About Mavacamten (MYK-461)
Mavacamten is a novel, oral, allosteric modulator of cardiac myosin being developed for the treatment of hypertrophic cardiomyopathy (HCM). Mavacamten is intended to reduce cardiac muscle contractility by inhibiting the excessive myosin-actin cross-bridge formation that underlies the excessive contractility, left ventricular hypertrophy and reduced compliance characteristic of HCM.  MyoKardia is currently advancing mavacamten in a pivotal Phase 3 clinical trial, known as the EXPLORER-HCM study, in patients with symptomatic, obstructive HCM and a Phase 2 clinical trial, the MAVERICK-HCM study, in patients with symptomatic non-obstructive HCM. Two long-term follow-up studies are also ongoing, the PIONEER open-label extension study of obstructive HCM patients from MyoKardia’s Phase 2 PIONEER trial and the MAVA-LTE, an extension study for patients who have completed either the EXPLORER-HCM or MAVERICK-HCM trials. In April 2016, the U.S. FDA granted Orphan Drug Designation for mavacamten for the treatment of symptomatic obstructive HCM. 

About MyoKardia
MyoKardia is a clinical-stage biopharmaceutical company pioneering a precision medicine approach to discover, develop and commercialize targeted therapies for the treatment of serious cardiovascular diseases. MyoKardia’s initial focus is on the development of small molecule therapeutics aimed at the muscle proteins of the heart that modulate cardiac muscle contraction and underlying diseases of systolic and diastolic dysfunction. MyoKardia applies a precision medicine approach to develop its therapeutic candidates for patient populations with shared characteristics, such as causal genetic mutations or disease subtypes. MyoKardia has discovered a pipeline of product candidates directed at diseases driven by excessive contraction, impaired relaxation, or insufficient contraction. Among its discoveries are three clinical-stage therapeutics: mavacamten (formerly MYK-461) in Phase 3 and Phase 2 clinical trials for hypertrophic cardiomyopathies (HCM); MYK-491 in Phase 2 for patients with stable heart failure; and MYK-224 in Phase 1 development for HCM.   

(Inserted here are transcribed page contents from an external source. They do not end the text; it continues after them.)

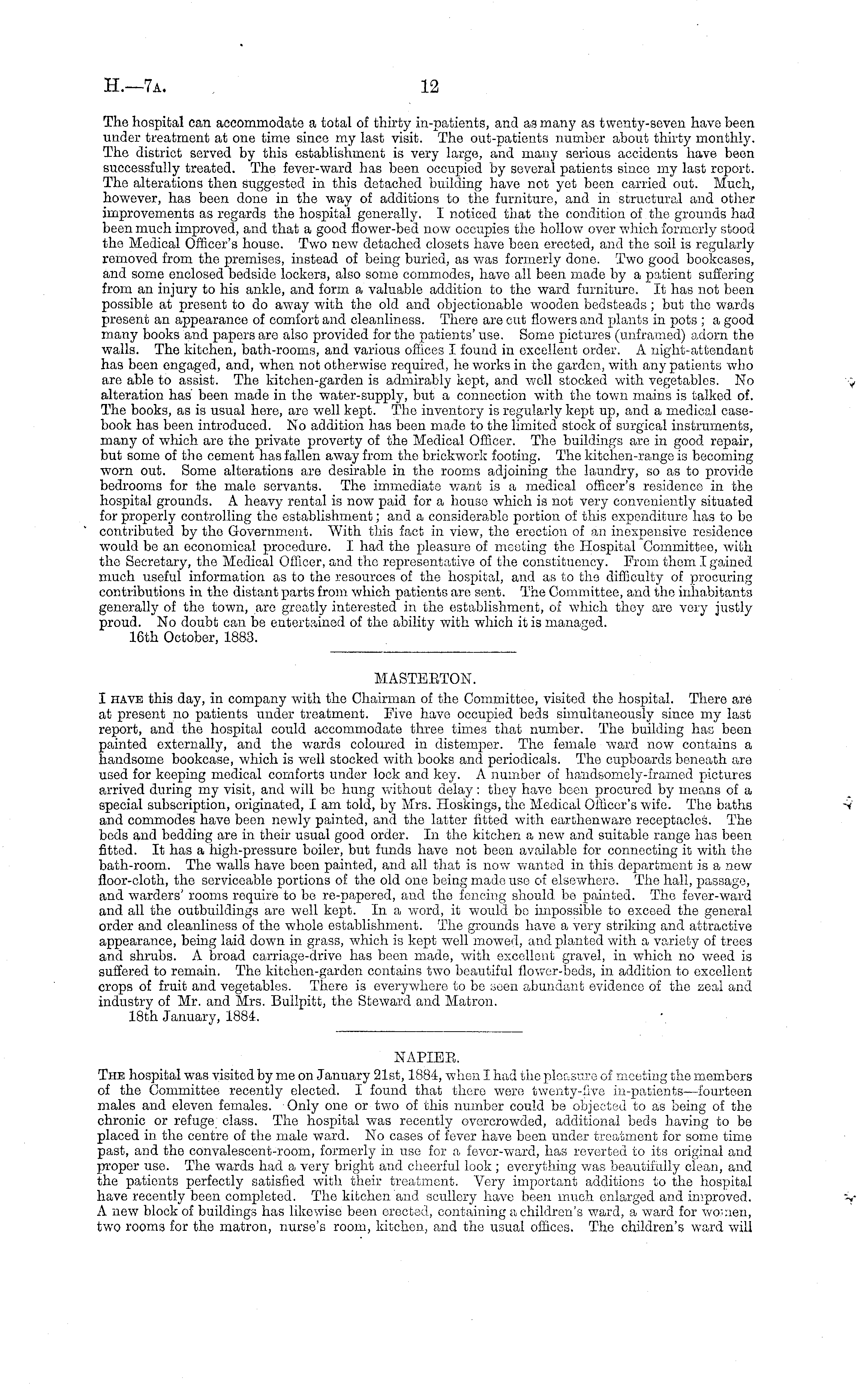 H.—7A. 12

The hospital can accommodate a total of thirty in-patients, and as many as twenty-seven have been under treatment at one time since my last visit. The out-patients number about thirty monthly. The district served by this establishment is very large, and many serious accidents have been successfully treated. The fever-ward has been occupied by several patients since my last report. The alterations then suggested in this detached building have not yet been carried out. Much, however, has been done in the way of additions to the furniture, and in structural and other improvements as regards the hospital generally. I noticed that the condition of the grounds had been much improved, and that a good flower-bed now occupies the hollow over which formerly stood the Medical Officer's house. Two new detached closets have been erected, and the soil is regularly removed from the premises, instead of being buried, as was formerly done. Two good bookcases, and some enclosed bedside lockers, also some commodes, have all been made by a patient suffering from an injury to his ankle, and form a valuable addition to the ward furniture. It has not been possible at present to do away with the old and objectionable wooden bedsteads; but the wards present an appearance of comfort and cleanliness. There are cut flowers and plants in pots; a good many books and papers are also provided for the patients' use. Some pictures (unframed) adorn the walls. The kitchen, bath-rooms, and various offices I found in excellent order. A night-attendant has been engaged, and, when not otherwise required, he works in the garden, with any patients who are able to assist. The kitchen-garden is admirably kept, and well stocked with vegetables. No alteration has been made in the water-supply, but a connection with the town mains is talked of. The books, as is usual here, are well kept. The inventory is regularly kept up, and a medical case-book has been introduced. No addition has been made to the limited stock of surgical instruments, many of which are the private proverty of the Medical Officer. The buildings are in good repair, but some of the cement has fallen away from the brickwork footing. The kitchen-range is becoming worn out. Some alterations are desirable in the rooms adjoining the laundry, so as to provide bedrooms for the male servants. The immediate want is a medical officer's residence in the hospital grounds. A heavy rental is now paid for a house which is not very conveniently situated for properly controlling the establishment; and a considerable portion of this expenditure has to be contributed by the Government. With this fact in view, the erection of an inexpensive residence would be an economical procedure. I had the pleasure of meeting the Hospital Committee, with the Secretary, the Medical Officer, and the representative of the constituency. From them I gained much useful information as to the resources of the hospital, and as to the difficulty of procuring contributions in the distant parts from which patients are sent. The Committee, and the inhabitants generally of the town, are greatly interested in the establishment, of which they are very justly proud. No doubt can be entertained of the ability with which it is managed.
16th October, 1883.

MASTERTON.
I HAVE this day, in company with the Chairman of the Committee, visited the hospital. There are at present no patients under treatment. Five have occupied beds simultaneously since my last report, and the hospital could accommodate three times that number. The building has been painted externally, and the wards coloured in distemper. The female ward now contains a handsome bookcase, which is well stocked with books and periodicals. The cupboards beneath are used for keeping medical comforts under lock and key. A number of handsomely-framed pictures arrived during my visit, and will be hung without delay: they have been procured by means of a special subscription, originated, I am told, by Mrs. Hoskings, the Medical Officer's wife. The baths and commodes have been newly painted, and the latter fitted with earthenware receptacles. The beds and bedding are in their usual good order. In the kitchen a new and suitable range has been fitted. It has a high-pressure boiler, but funds have not been available for connecting it with the bath-room. The walls have been painted, and all that is now wanted in this department is a new floor-cloth, the serviceable portions of the old one being made use of elsewhere. The hall, passage, and warders' rooms require to be re-papered, and the fencing should be painted. The fever-ward and all the outbuildings are well kept. In a word, it would be impossible to exceed the general order and cleanliness of the whole establishment. The grounds have a very striking and attractive appearance, being laid down in grass, which is kept well mowed, and planted with a variety of trees and shrubs. A broad carriage-drive has been made, with excellent gravel, in which no weed is suffered to remain. The kitchen-garden contains two beautiful flower-beds, in addition to excellent crops of fruit and vegetables. There is everywhere to be seen abundant evidence of the zeal and industry of Mr. and Mrs. Bullpitt, the Steward and Matron.
18th January, 1884.

NAPIER.
THE hospital was visited by me on January 21st, 1884, when I had the pleasure of meeting the members of the Committee recently elected. I found that there were twenty-five in-patients—fourteen males and eleven females. Only one or two of this number could be objected to as being of the chronic or refuge class. The hospital was recently overcrowded, additional beds having to be placed in the centre of the male ward. No cases of fever have been under treatment for some time past, and the convalescent-room, formerly in use for a fever-ward, has reverted to its original and proper use. The wards had a very bright and cheerful look; everything was beautifully clean, and the patients perfectly satisfied with their treatment. Very important additions to the hospital have recently been completed. The kitchen and scullery have been much enlarged and improved. A new block of buildings has likewise been erected, containing a children's ward, a ward for women, two rooms for the matron, nurse's room, kitchen, and the usual offices. The children's ward will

MyoKardia’s mission is to change the world for people with serious cardiovascular disease through bold and innovative science.

Forward-looking Statement
Statements we make in this press release may include statements which are not historical facts and are considered forward-looking within the meaning of Section 27A of the Securities Act of 1933, as amended, and Section 21E of the Securities Exchange Act of 1934, as amended, which are usually identified by the use of words such as "anticipates," "believes," "estimates," "expects," "intends," "may," "plans," "projects," "seeks," "should," "will," and variations of such words or similar expressions. We intend these forward-looking statements to be covered by the safe harbor provisions for forward-looking statements contained in Section 27A of the Securities Act and Section 21E of the Securities Exchange Act and are making this statement for purposes of complying with those safe harbor provisions. These forward-looking statements, including statements regarding the clinical and therapeutic potential of mavacamten, reflect our current views about our plans, intentions, expectations, strategies and prospects, which are based on the information currently available to us and on assumptions we have made. Although we believe that our plans, intentions, expectations, strategies and prospects as reflected in or suggested by those forward-looking statements are reasonable, we can give no assurance that the plans, intentions, expectations or strategies will be attained or achieved. Furthermore, actual results may differ materially from those described in the forward-looking statements and will be affected by a variety of risks and factors that are beyond our control including, without limitation, risks associated with the development and regulation of our product candidates, as well as those set forth in our Quarterly Report on Form 10-Q for the quarter ended June 30, 2019, and our other filings with the SEC. Except as required by law, we assume no obligation to update publicly any forward-looking statements, whether as a result of new information, future events or otherwise.


Michelle Corral 
Senior Director, Corporate Communications and Investor Relations 
MyoKardia, Inc. 

Hannah Deresiewicz (investors) 
Stern Investor Relations, Inc. 

Steven Cooper (media)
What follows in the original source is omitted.